Octobre 2023 : une réunion publique est ouverte à tous les habitants de Cadenet pour sélectionner les 33 expérimentateurs de la SSA et enclencher sa mise en place. Mais une question se pose : comment effectuer les remboursements ? À Montpellier, c'est une monnaie locale numérique qui a été choisie comme moyen de transaction. Sauf qu'ici, on n'en a pas vraiment envie. « Plusieurs personnes ont exprimé leur lassitude vis-à-vis du tout numérique partout et tout le temps. Elles avaient envie de faire de la monnaie un vecteur de lien social ».

La réflexion se poursuit dans les semaines qui suivent. « Mais finalement, ce qui était au départ un manque de préparation a conduit à impliquer plus qu'on l'avait imaginé les 33 participants à l'expérimentation puisque ceux-ci ont réfléchi avec nous aux solutions par rapport à cette problématique ».

Début 2024, la solution est trouvée : « les citoyens conservent leur ticket et remplissent une sorte de fiche de soin. En fin de mois, on fait le bilan. S'ils ont bien dépensé les 150 euros, on leur redonne la même somme pour le mois suivant ». Une pratique susceptible d'évoluer encore. « Certains lieux de vente nous ont proposé de faire le tiers-payant. Ce qui fait que pour un produit remboursé à 100 %, il n'y aurait aucun frais à avancer. Cela est très intéressant pour des ménages modestes ».

Un démarrage effectif au 1er avril

Trois années de réflexions et de discussions pour finalement s'acheminer, le 1er avril prochain, à la mise en œuvre effective de l'expérimentation. « Nous avons les financements pour tenir un an.
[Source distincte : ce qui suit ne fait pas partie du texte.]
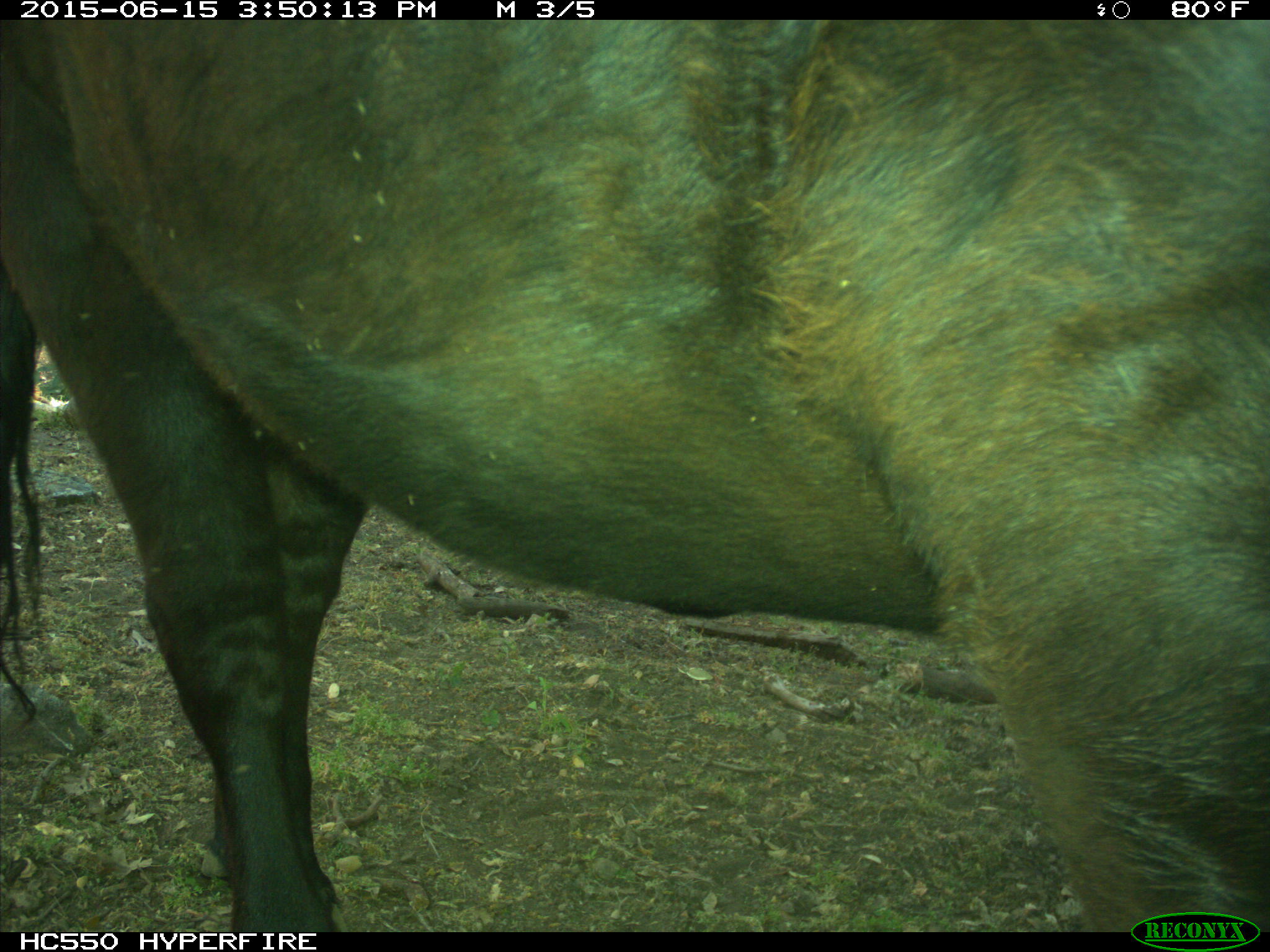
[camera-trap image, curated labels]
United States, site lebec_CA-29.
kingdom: Animalia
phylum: Chordata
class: Mammalia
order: Artiodactyla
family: Bovidae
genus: Bos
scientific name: Bos taurus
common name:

Nous aimerions poursuivre après cette date ».

À si petite échelle, l'enjeu n'est évidemment pas encore de savoir si la sécurité sociale de l'alimentation est en mesure de résorber la faim et la malbouffe, ni de transformer le système agricole. « Pour le moment, l'enjeu porte plutôt sur la démocratie. Nous allons voir comment les habitants changent leur perception de ce qu'ils mangent, comment ils s'intéressent aux enjeux de leur territoire et se les approprient. C'est vraiment le plus important dans ce projet. Au-delà de distribuer de l'argent pour acheter de la bonne bouffe, permettre à des personnes de vivre des transformations démocratiques est assez dingue. Et l'alimentation est un sujet extrêmement porteur pour cela. On sait combien le sujet peut diviser. Comment peut-on, à l'inverse, l'utiliser pour faire société et arrêter de se pourrir les uns les autres ? ».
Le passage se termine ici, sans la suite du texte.